Do you have bright ideas? Ideas for inventions that change society or, at least, make life easier for somebody? Perhaps we all do sometimes, but we don’t often make the idea a reality. Recently, in Britain, there was a competition called British Designers for Tomorrow. The competition encouraged young people to carry out their bright ideas. There were two groups in the contest: Group One was for schoolchildren under 16; Group Two was for schoolchildren over 16. And there were eleven prize-winners altogether.
Neil Hunt, one of the prize-winners, was called “Sunshine Superman” by one newspaper writing about his design. It’s important, when people study the weather, to be able to record sunshine accurately. We need to know how many hours of sunshine we have and how strong it is. Most sunshine recorders only record direct sunlight.
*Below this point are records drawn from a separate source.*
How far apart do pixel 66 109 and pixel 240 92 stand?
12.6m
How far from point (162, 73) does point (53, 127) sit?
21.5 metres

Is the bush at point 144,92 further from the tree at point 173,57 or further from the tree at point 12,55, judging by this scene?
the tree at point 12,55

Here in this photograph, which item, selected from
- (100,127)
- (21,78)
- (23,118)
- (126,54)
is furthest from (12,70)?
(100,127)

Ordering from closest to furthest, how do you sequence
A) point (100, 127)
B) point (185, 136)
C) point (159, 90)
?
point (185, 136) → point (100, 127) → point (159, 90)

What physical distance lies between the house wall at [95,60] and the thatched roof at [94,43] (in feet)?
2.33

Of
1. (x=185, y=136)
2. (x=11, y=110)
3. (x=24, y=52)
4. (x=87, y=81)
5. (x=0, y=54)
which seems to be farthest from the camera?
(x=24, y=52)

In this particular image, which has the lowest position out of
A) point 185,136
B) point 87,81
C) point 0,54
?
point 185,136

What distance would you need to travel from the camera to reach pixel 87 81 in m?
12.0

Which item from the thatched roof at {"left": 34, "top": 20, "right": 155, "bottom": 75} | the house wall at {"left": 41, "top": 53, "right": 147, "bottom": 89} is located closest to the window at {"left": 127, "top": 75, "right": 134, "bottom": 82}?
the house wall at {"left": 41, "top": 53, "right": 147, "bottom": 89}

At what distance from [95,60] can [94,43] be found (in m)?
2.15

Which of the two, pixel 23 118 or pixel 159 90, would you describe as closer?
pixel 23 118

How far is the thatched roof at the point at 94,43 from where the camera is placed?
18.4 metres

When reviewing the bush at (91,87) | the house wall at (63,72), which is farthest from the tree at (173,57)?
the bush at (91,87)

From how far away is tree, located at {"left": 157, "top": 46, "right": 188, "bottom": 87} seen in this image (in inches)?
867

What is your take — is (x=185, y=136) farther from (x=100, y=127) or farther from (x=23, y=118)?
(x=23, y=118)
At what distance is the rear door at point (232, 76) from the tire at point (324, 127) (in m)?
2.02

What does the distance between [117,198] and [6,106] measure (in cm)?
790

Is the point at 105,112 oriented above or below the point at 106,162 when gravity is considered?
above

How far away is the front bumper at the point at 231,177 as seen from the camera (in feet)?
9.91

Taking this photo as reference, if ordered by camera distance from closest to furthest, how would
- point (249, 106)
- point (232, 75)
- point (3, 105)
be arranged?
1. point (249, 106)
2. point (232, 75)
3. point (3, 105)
Neil’s is more accurate and this is very important for research into ways of using solar power. With his prize of ￡100, Neil plans to carry on inventing.
You can do so much with animation. Look at Simon West’s idea for animated road signs. He uses pictures which appear to move as you go nearer to or farther from them. This isn’t a new idea. But it is new to use these pictures on road signs. “We found that people were more likely to see moving signs,” said Simon. So now, you can really see rocks falling, trains moving, horses galloping or a car falling over the edge of a cliff. Quite a warning!
The ideas in the competition were so inventive that we are surprised that British industry doesn’t ask more schoolchildren for suggestions. Perhaps this will be the start of “pupil power”!
【題組】What was carried out recently in Britain?
(A)A competition in industry.
(B)A competition for 11 prize-winners.
(C)A competition among schoolchildren.
(D)A competition called British Designers for Tomorrow.